Here's a sanity check: Although ice has a Young's modulus of ~9 GPa when measured by the speed of sound, most practical measurements show it to be more like ~1 GPa in actual structural use. Euler buckling is typically the critical issue in building a tall column (or wall). The critical length of a tall column constrained by Euler buckling is L = .792 * (E/rho)^(1/3) * d^(2/3) where E is Young's modulus, rho is specific weight (density*g), and d is the diameter of the column. If the diameter of the column is ~10 pi feet, then the critical height is ~700 feet. Ice crush strength is ~3.5 MPa, so the pressure at the base of the wall is ~55% of the crush strength. So such an ice wall could barely stand (at least for a little while) on its own. However, I still suspect that it could not resist actual wind loads, and ice has a tendency to creep, and it starts to lose strength above -15 degrees C. So I take my hat off to the Game of Thrones writers -- they either guessed right, or had a structural engineer perform some quick sanity checks. Given that many CGI engineers know a lot about structural mechanics, it's conceivable that the CGI people themselves fed back information to the writers about the max height of the ice wall. At 02:08 PM 11/20/2016, Henry Baker wrote:
The TV series 'Game of Thrones' claims a 700' high ice wall.

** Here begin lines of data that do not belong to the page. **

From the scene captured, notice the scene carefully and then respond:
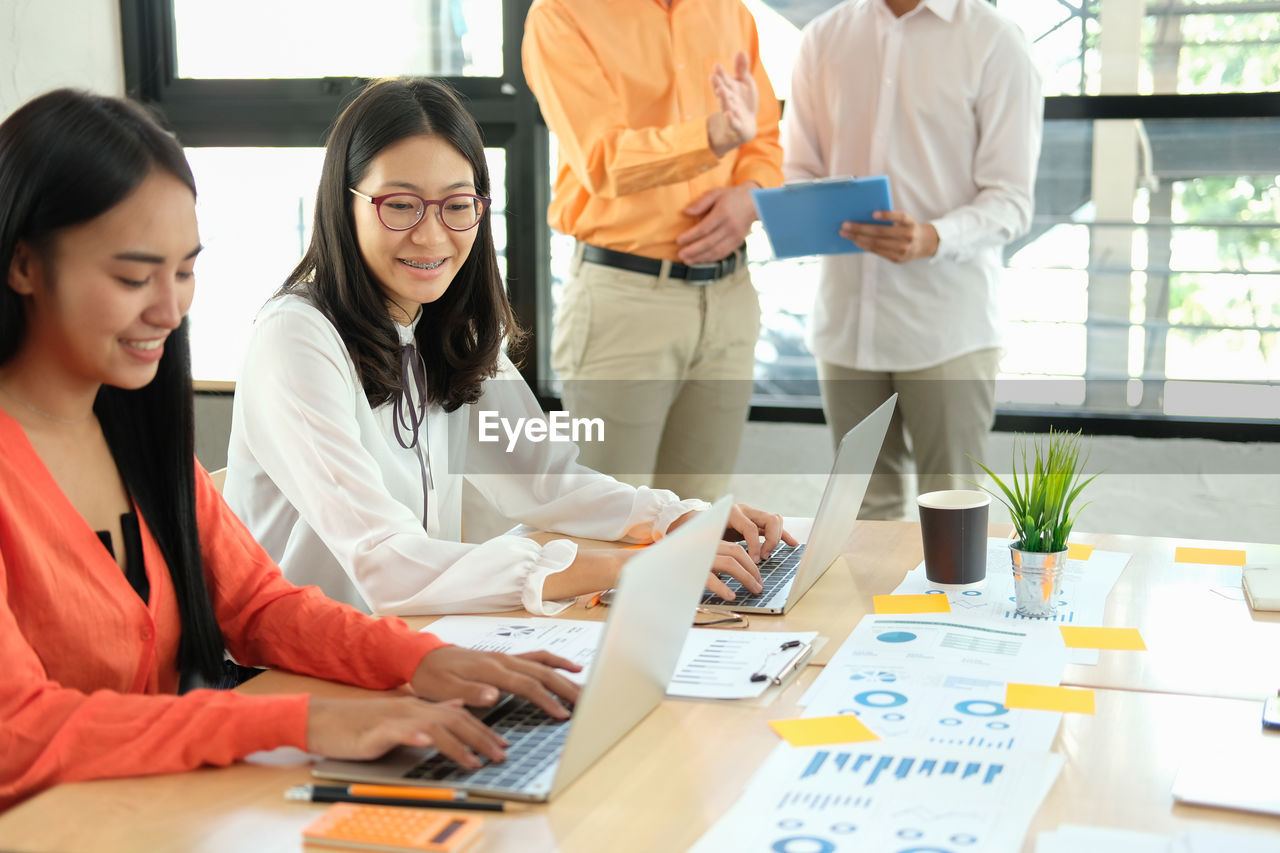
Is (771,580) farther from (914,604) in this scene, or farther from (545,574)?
(545,574)

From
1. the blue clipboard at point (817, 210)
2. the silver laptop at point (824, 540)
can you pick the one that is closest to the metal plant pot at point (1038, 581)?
the silver laptop at point (824, 540)

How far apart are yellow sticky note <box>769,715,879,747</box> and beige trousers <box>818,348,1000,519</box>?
5.55 ft

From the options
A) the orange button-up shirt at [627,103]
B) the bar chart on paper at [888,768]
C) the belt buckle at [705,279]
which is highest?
the orange button-up shirt at [627,103]

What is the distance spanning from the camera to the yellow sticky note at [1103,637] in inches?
54.9

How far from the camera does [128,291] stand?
1209 millimetres

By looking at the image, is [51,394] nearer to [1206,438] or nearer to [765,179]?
[765,179]

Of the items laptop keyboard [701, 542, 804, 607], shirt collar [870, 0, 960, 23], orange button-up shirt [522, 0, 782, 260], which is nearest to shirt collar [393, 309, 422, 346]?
laptop keyboard [701, 542, 804, 607]

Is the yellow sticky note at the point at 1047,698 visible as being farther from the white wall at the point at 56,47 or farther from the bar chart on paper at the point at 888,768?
the white wall at the point at 56,47

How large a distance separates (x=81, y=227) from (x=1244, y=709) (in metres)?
1.19

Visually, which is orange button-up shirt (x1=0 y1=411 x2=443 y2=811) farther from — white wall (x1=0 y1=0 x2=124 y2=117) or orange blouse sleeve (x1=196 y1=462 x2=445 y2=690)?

Game of Thrones uses significant amounts of CGI, so the only place this ice wall exists is inside a computer.
Nevertheless, could a real ice wall of its dimensions be built and stand?
In various scenes, the ice wall is essentially vertical.
I haven't seen the more-or-less vertical ice walls created by 'calving' glaciers personally, so I don't know whether any of them attain 700' in height.
However, unlike those glacier ice walls, the Game of Thrones ice wall is 2-sided, and is warmer on one side -- enough to 'weep' under the sun.
Sooooo...
Based on standard Earth gravity and standard water ice, is a 700' ice wall possible?
Note that the GoT ice wall is flat, so it doesn't gain any stability from being curved, and as a result, could probably not stand up to the high winds that its mere presence would generate.
Ice is only a tad lighter than water, and 700' is approx. 22x the 32' of water that equals 1 atmosphere.
I don't think that WWII *steel* submarines could withstand 700' depths of water, so the pressure at the bottom of such a wall would be quite high and would likely require some reinforcement.